* _Excerpted text_
☆ ☆ ☆

Get user search input string

In [76]:
user_input = input('Search products by name:  ').strip()

Search products by name:  smrt


Check for no input

In [77]:
if not user_input:
  print(f"No input provided.")
  exit()

Find the best match We'll use a score cutoff of 60 — adjust higher for stricter matching

In [78]:
result = process.extractOne(user_input, product_names, score_cutoff=60)

In [79]:
if result:
  best_match, score, index = result
  matched_product = df.iloc[index]
  print("\n☑️  Best Match Found:  ")
  print(f" Product:  {matched_product['Product Name']}")
  print(f" ID:  {matched_product['Product ID']}")
  print(f" Categoy:  {matched_product['Category']}")
  print(f" Price:  {matched_product['Price']}")
  print(f" Stock:  {matched_product['Stock']}")
  print(f" Supplier:  {matched_product['Supplier']}")

else:
  print(f"\n✖️ No close match found for '{user_input}")



☑️  Best Match Found:  
 Product:  Smart Watch
 ID:  P003
 Categoy:  Wearables
 Price:  199.99
 Stock:  40
 Supplier:  TimeTech Corp


List other suggestions

In [81]:
suggestions = process.extract(user_input, product_names, limit=3)
if suggestions:
  print("\n Did you possbily mean?")
  for sugg, sugg_score, _ in suggestions:
        print(f" {sugg} (similarity: {sugg_score:.1f})")


 Did you possbily mean?
 Smart Watch (similarity: 67.5)
 Smart Light Bulb (similarity: 67.5)
 Smart Thermostat (similarity: 67.5)

☆ ☆ ☆

* _Task requirements_
Quote the product search excerpt from "Find the best" up to and including "process.extractOne(user_input, product_names, score_cutoff=60)". The listing comes from a separate source and is unrelated to the product search excerpt.

* _Supplied information_
☆ ☆ ☆

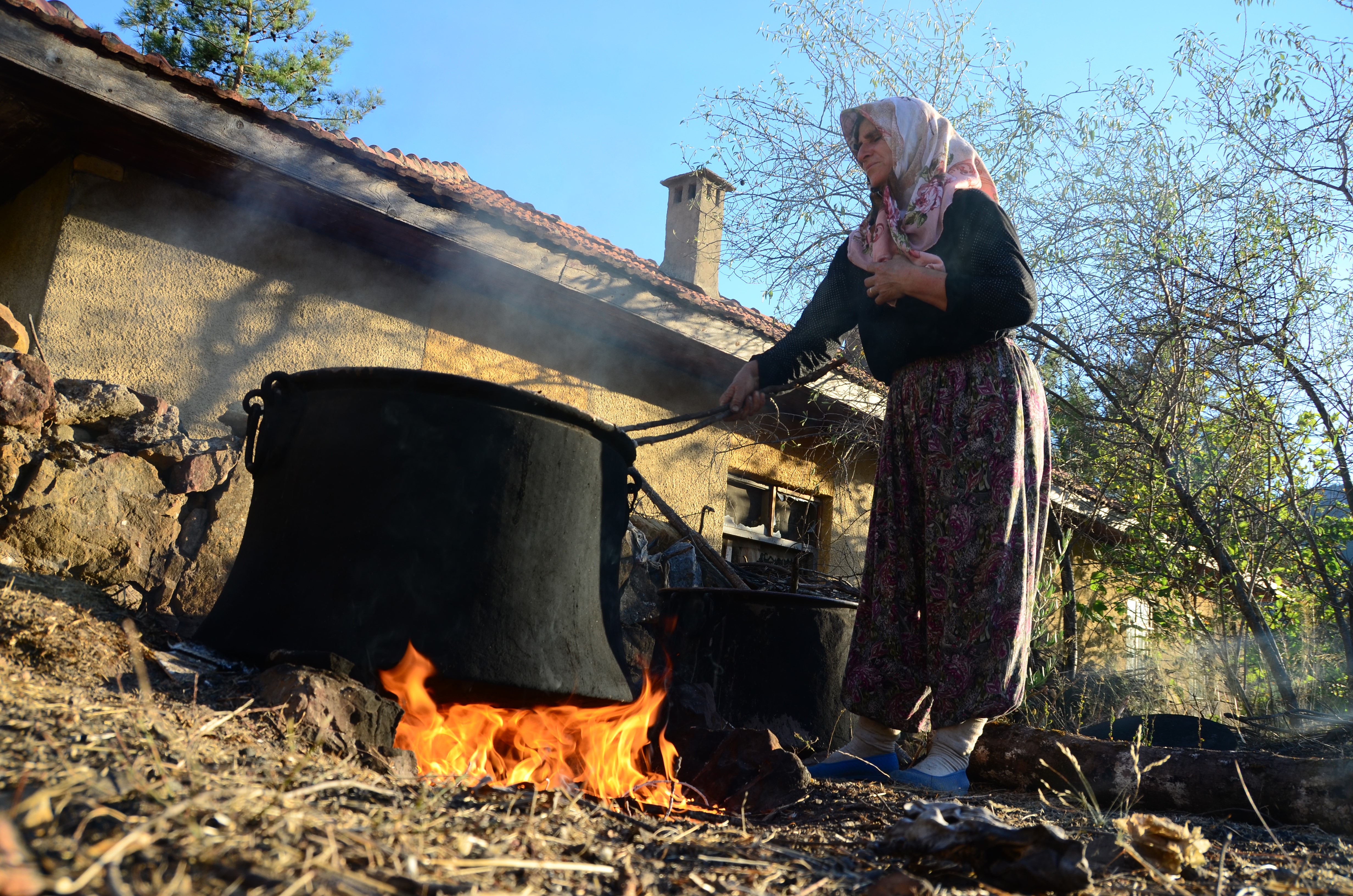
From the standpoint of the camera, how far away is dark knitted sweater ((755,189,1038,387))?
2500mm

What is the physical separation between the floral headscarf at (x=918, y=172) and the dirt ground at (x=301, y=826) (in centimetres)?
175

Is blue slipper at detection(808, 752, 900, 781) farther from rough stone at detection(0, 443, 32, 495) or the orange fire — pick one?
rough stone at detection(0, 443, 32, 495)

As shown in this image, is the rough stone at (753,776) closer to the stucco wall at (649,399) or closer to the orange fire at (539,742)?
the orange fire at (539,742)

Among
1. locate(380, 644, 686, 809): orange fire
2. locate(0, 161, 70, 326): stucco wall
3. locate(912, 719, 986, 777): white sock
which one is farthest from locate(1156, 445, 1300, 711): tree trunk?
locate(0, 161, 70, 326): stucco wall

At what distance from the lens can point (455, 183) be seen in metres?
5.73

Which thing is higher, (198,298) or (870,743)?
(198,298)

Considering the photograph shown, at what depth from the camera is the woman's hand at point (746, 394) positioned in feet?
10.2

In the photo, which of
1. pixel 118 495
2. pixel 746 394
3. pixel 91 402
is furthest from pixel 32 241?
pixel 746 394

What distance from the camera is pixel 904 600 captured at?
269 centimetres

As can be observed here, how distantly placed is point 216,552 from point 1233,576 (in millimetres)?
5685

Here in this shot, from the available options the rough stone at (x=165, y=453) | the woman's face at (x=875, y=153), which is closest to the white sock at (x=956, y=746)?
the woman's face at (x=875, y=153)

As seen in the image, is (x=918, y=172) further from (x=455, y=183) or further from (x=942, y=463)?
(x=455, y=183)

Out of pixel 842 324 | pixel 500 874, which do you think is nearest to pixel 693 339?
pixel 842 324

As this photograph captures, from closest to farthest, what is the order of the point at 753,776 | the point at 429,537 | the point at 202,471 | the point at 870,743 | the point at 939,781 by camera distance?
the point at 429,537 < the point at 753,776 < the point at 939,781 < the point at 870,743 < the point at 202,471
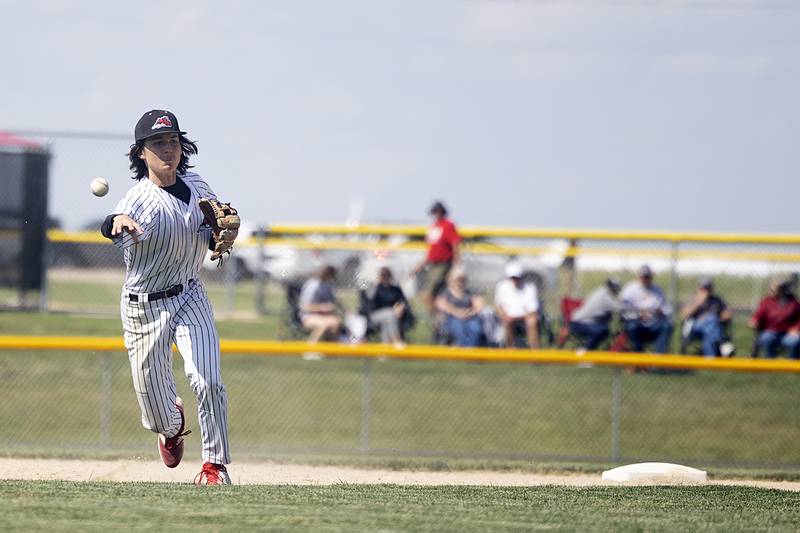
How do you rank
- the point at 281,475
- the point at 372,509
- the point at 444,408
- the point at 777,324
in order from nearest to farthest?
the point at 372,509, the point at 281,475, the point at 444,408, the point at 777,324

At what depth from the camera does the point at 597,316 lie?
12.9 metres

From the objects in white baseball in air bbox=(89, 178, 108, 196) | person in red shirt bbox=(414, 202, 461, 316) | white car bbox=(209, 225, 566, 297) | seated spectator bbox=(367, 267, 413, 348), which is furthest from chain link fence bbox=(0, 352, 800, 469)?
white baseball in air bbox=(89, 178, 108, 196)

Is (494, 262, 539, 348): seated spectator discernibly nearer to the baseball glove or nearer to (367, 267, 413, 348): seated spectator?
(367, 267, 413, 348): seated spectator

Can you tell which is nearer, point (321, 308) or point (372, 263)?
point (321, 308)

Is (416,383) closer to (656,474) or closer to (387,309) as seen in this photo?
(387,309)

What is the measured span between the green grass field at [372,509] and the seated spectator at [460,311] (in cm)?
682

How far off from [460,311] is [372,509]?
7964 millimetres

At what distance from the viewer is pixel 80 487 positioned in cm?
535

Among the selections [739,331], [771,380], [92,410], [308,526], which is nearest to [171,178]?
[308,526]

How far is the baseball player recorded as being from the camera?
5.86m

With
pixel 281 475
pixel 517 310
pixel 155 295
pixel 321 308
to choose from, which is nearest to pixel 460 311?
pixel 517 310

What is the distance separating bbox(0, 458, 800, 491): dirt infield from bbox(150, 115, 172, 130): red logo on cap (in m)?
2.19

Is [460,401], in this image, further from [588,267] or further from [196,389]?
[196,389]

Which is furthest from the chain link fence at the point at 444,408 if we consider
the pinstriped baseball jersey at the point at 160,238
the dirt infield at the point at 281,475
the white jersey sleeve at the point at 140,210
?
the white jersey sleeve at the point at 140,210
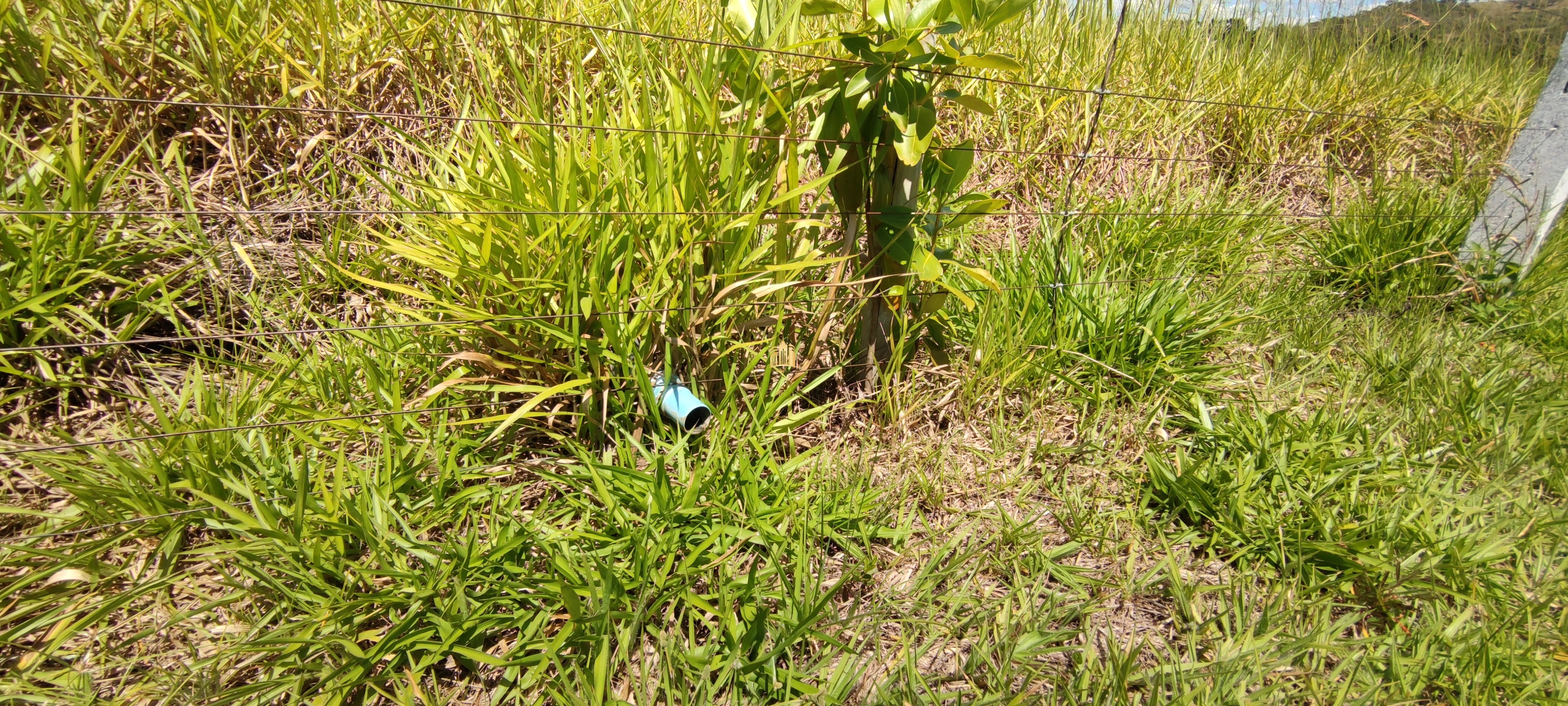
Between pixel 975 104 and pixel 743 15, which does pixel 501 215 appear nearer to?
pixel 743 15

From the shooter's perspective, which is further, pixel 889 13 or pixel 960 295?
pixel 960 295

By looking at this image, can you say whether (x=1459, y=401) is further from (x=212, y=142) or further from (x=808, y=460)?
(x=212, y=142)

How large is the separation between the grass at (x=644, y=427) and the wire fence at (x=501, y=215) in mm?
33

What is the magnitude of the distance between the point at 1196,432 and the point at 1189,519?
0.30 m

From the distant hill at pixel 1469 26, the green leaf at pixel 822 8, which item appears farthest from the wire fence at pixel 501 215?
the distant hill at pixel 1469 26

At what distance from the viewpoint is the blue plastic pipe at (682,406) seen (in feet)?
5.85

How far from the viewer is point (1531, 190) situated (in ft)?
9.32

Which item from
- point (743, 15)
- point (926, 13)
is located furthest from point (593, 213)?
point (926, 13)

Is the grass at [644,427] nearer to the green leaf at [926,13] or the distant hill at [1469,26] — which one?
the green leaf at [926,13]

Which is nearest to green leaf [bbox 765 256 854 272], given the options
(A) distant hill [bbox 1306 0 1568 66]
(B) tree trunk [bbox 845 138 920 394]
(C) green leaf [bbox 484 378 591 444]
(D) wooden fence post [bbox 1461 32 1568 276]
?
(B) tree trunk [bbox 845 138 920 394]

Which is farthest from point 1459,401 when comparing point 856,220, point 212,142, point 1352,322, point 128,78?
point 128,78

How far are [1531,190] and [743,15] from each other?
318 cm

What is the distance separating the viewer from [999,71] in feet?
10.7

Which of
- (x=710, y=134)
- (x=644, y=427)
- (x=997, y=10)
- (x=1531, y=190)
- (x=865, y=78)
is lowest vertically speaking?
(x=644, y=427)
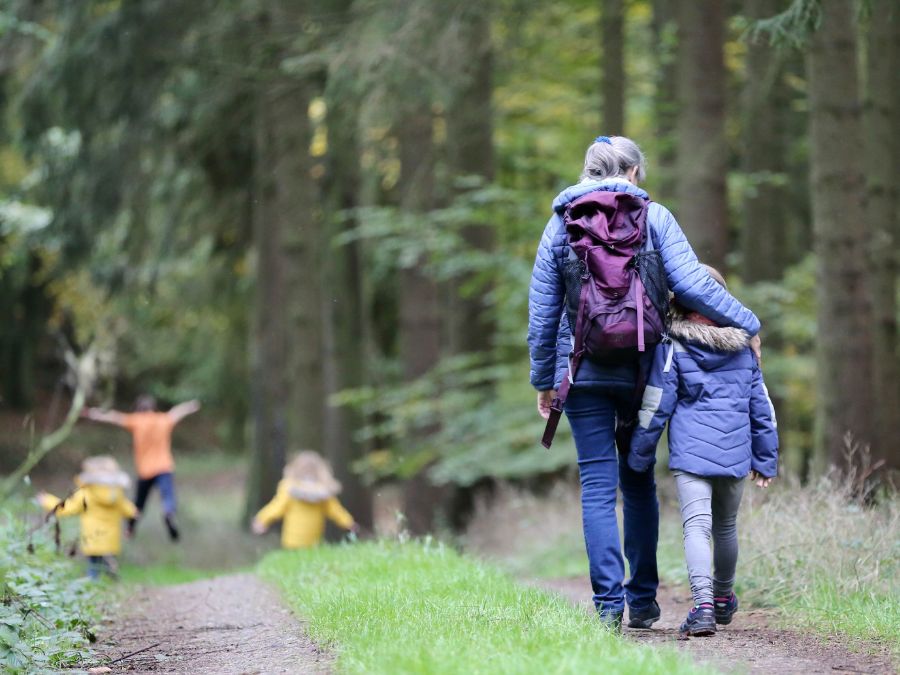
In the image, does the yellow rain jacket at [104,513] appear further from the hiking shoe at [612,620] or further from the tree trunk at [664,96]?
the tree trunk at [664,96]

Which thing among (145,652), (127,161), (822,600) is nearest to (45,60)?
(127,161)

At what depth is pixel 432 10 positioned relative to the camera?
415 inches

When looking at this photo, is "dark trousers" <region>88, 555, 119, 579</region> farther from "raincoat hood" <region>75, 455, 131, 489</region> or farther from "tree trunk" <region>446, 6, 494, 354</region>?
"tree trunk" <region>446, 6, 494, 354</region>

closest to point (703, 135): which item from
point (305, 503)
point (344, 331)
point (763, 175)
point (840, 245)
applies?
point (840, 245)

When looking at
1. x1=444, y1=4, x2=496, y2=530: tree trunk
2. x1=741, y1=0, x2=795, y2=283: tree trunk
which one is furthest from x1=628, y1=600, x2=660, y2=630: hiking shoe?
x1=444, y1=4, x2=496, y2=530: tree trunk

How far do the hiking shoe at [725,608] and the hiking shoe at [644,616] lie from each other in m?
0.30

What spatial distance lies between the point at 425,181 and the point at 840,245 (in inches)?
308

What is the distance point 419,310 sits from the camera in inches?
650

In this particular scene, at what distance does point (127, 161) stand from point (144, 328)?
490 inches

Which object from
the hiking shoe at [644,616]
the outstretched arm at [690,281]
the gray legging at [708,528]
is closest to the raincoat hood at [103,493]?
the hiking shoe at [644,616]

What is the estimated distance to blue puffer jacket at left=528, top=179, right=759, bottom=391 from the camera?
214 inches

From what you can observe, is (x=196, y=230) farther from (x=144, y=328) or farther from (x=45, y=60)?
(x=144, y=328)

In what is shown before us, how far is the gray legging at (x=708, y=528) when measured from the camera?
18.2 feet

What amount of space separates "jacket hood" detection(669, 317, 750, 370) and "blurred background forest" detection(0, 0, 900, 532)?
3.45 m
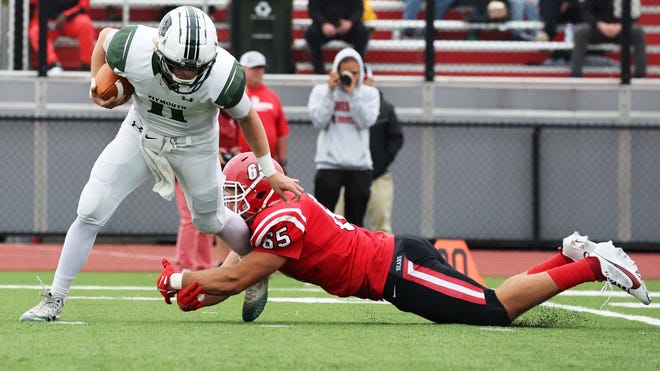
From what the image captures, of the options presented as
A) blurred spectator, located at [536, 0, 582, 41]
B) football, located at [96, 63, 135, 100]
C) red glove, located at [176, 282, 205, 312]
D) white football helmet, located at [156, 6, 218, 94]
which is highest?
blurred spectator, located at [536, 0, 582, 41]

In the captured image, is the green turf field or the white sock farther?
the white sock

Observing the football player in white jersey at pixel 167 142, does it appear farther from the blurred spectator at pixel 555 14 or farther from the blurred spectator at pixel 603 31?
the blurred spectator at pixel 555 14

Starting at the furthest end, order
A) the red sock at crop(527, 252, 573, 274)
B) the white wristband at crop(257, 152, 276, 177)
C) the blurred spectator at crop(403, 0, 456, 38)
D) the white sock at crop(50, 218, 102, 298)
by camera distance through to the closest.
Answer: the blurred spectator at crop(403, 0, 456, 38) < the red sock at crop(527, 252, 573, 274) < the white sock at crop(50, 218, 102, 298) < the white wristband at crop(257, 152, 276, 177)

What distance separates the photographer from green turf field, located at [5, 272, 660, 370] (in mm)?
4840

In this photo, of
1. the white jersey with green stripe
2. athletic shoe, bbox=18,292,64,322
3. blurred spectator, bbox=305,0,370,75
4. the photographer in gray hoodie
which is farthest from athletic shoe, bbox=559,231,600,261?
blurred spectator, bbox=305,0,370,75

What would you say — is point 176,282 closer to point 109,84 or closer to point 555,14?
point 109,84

☆ ☆ ☆

* _Finished task_
Find the best match We'll use a score cutoff of 60 — adjust higher for stricter matching

In [78]:
result = process.extractOne(user_input, product_names, score_cutoff=60)